Now, the left cries when they even think that their right of free speech has been infringed upon, yet they deem it appropriate to restrict that very same right when others decide to stand up for their beliefs, including the recent incident in Virginia. And it’s all over history – something that hasn’t affected them or their immediate family or even their grandparents. After all, the Civil War and slavery ended in the 1800s.
But this does call into question a serious history lesson. What was the Confederacy’s real connection to the institution of slavery?
The Confederate Constitution: Section 7
Paragraph (1) of the Confederate States of America – Constitution for the Provisional Government stated, “The importation of African negroes from any foreign country other than the slave-holding States of the United States, is hereby forbidden, and Congress is required to pass such laws as shall effectually prevent the same.” Paragraph (2) also stated that Congress had the right to stop confederate states from taking slaves from states that were not part of the Confederacy.
One would think that if the Confederacy and Civil War were “all about slavery,” then the Confederate Constitution would be more lenient toward accepting slaves from other countries and from Union states. Instead, it’s quite the opposite.
This is not to suggest that the Southern States were by any stretch anti-slavery. But this does tell us the war’s connection to the horrific institution was far more complicated that contemporary history classes teach. After all, the states’ rights argument holds solid ground as well.
In a Message to Congress from the Confederate States of America dated April 29, 1861, as ratification of the Constitution, Jefferson Davis opined that after the liberation from Britain, the Declaration of Independence said that each state would have its own government and would run itself. However, when the states ratified the Constitution, they “left out” the part that each state would have its own governance, instead opting for a government that ruled over all of the states. Thus, the states that did not agree with having a federal government over individual state governments chose to secede from the union.

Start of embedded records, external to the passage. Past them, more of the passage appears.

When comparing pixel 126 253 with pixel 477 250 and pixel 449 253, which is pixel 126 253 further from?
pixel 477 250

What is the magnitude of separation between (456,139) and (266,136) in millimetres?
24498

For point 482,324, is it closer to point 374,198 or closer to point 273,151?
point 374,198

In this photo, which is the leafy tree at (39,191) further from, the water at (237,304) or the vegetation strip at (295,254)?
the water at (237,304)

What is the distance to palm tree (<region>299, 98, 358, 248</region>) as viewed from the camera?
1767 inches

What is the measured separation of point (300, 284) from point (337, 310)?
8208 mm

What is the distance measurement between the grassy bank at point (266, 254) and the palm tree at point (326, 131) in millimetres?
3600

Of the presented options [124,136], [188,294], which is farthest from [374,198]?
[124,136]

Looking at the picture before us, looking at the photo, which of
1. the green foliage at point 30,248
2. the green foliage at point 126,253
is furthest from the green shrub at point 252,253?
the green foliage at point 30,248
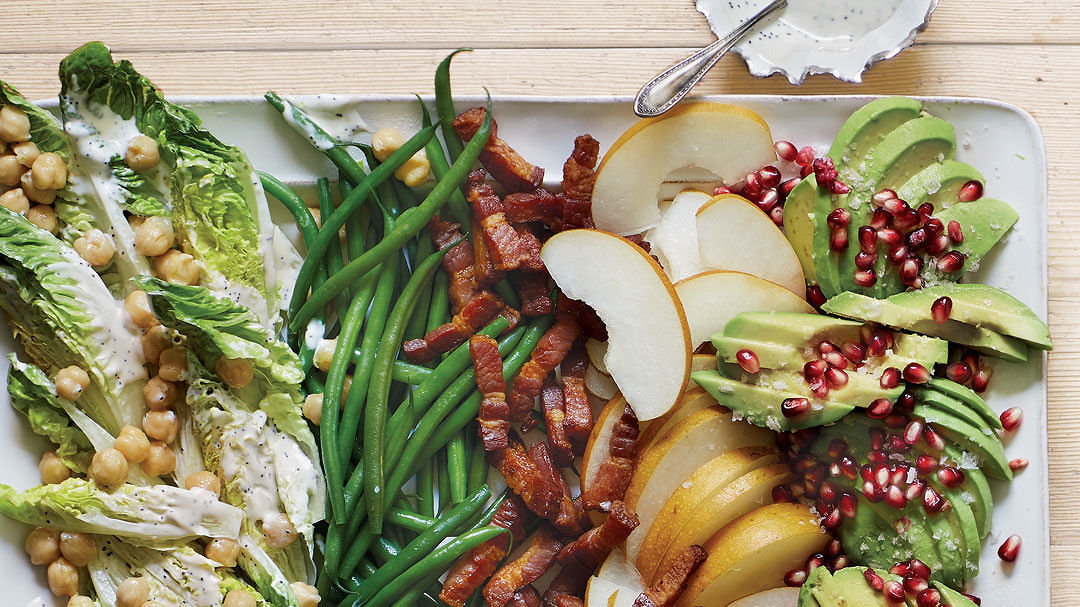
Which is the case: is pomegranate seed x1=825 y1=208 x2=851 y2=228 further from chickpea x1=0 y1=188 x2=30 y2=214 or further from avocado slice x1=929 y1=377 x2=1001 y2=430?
chickpea x1=0 y1=188 x2=30 y2=214

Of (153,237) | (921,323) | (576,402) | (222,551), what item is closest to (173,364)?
(153,237)

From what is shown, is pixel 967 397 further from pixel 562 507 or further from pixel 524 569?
pixel 524 569

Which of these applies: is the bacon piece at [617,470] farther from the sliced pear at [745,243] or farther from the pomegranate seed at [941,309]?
the pomegranate seed at [941,309]

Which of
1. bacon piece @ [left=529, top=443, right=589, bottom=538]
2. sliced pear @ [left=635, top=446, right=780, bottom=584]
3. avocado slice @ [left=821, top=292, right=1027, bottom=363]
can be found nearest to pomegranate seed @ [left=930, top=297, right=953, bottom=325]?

At the time, the southern states were making a large profit on crops, including but not limited to rice, tobacco and cotton. With the implementation of a federal constitution, thus removing some states’ rights and adding taxes, the profits of the farmers in the south would suffer. The north, understandably, wanted some of these profits. Creating a federal government would force the states to share in all profits through taxation.
Due to the differences in opinion as to states’ rights and economic growth, several states decided to secede from the union and the Civil War began. The south lost the war and we became one United States of America instead of several states united against Britain and other countries. This is a part of the history which makes the United States what it is today.
The statues that honor Confederate generals and other figures serve to remind us of the war within our own borders. They also remind us to never forget that period of time, so that part of history is not repeated. The statues provide a learning opportunity for children and adults of all ages by providing a glance into our country’s often bleak history.
Many of the monuments and statues mark a place where a significant battle or other historical event took place. It would better serve the country to keep these statues and monuments in their original places so that future generations may be motivated to learn the history of these great United States.
18 U.S. Code 1369
The U.S. Code provides for up to a 10-year imprisonment for those who willfully destroy or makes an attempt to destroy any statue, monument, plaque or structure that commemorates the service of a person in any of the armed forces. However, to be charged, the monument must have been on federal property or someone would have had to “travel in interstate or foreign commerce,” or used the mail or another method of interstate or foreign commerce.
Authorities should be arresting any of those destroying historical public property, even if it’s on state, county or town property. If people think that removing the statues, monuments, plaques and structures remove their hurt feelings over something that happened well over 100 years ago, then they have a huge problem, and it’s not history. Instead, embrace history and teach it to your children so as we don’t repeat that portion of history that so invades your sensibilities.